→ What needs to be done
Restate the entire listing word for word.
** Start Record list **
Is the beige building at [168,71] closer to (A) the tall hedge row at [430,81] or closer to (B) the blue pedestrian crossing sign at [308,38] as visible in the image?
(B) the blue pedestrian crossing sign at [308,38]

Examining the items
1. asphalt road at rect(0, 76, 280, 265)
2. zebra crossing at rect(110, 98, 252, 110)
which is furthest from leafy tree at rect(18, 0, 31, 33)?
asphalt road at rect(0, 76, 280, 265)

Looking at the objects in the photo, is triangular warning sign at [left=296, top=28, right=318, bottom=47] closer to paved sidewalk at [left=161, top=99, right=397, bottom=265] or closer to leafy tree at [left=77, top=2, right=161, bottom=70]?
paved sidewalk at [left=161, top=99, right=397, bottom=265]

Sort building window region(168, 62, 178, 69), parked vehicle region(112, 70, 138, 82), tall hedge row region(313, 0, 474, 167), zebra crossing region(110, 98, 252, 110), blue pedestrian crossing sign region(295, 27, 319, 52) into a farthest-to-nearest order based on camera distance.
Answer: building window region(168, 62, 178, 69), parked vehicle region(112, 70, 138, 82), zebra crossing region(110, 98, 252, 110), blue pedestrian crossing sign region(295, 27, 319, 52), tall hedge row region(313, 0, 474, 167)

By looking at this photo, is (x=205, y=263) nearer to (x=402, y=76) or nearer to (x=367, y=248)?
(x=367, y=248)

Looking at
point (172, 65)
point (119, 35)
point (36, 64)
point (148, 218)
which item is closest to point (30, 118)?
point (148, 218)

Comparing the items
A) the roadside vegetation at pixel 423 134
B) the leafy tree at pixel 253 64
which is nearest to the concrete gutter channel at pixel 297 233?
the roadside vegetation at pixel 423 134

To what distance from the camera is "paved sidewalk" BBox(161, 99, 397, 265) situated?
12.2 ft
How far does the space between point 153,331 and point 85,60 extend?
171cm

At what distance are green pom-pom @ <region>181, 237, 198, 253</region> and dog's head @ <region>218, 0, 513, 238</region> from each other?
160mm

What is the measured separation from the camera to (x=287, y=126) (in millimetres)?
** End Record list **
→ Exercise answer
Is the beige building at [168,71] closer to (A) the tall hedge row at [430,81] or closer to (B) the blue pedestrian crossing sign at [308,38] as visible in the image?
(B) the blue pedestrian crossing sign at [308,38]

Examining the items
1. asphalt road at rect(0, 76, 280, 265)
2. zebra crossing at rect(110, 98, 252, 110)
which is furthest from leafy tree at rect(18, 0, 31, 33)?
asphalt road at rect(0, 76, 280, 265)

Looking at the objects in the photo, is triangular warning sign at [left=296, top=28, right=318, bottom=47] closer to paved sidewalk at [left=161, top=99, right=397, bottom=265] or closer to leafy tree at [left=77, top=2, right=161, bottom=70]?
paved sidewalk at [left=161, top=99, right=397, bottom=265]

Sort building window region(168, 62, 178, 69), parked vehicle region(112, 70, 138, 82), tall hedge row region(313, 0, 474, 167), zebra crossing region(110, 98, 252, 110), blue pedestrian crossing sign region(295, 27, 319, 52) into a farthest-to-nearest order based on camera distance.
Answer: building window region(168, 62, 178, 69), parked vehicle region(112, 70, 138, 82), zebra crossing region(110, 98, 252, 110), blue pedestrian crossing sign region(295, 27, 319, 52), tall hedge row region(313, 0, 474, 167)

By looking at this photo, is (x=205, y=263) nearer to (x=402, y=76) or nearer to (x=367, y=248)?
(x=367, y=248)

Looking at
point (172, 65)
point (119, 35)
point (36, 64)
point (148, 218)
which item is closest to point (30, 118)?
point (148, 218)

Comparing the items
A) the roadside vegetation at pixel 423 134
B) the leafy tree at pixel 253 64
which is nearest to the concrete gutter channel at pixel 297 233?
the roadside vegetation at pixel 423 134

To what distance from the camera is "paved sidewalk" BBox(161, 99, 397, 265) situated?
12.2 ft
How far does the space between point 153,331 and point 85,60 extend?
171cm

At what distance are green pom-pom @ <region>181, 237, 198, 253</region> and dog's head @ <region>218, 0, 513, 238</region> from each other?
160mm

What is the measured separation from the camera to (x=287, y=126) (in millimetres)?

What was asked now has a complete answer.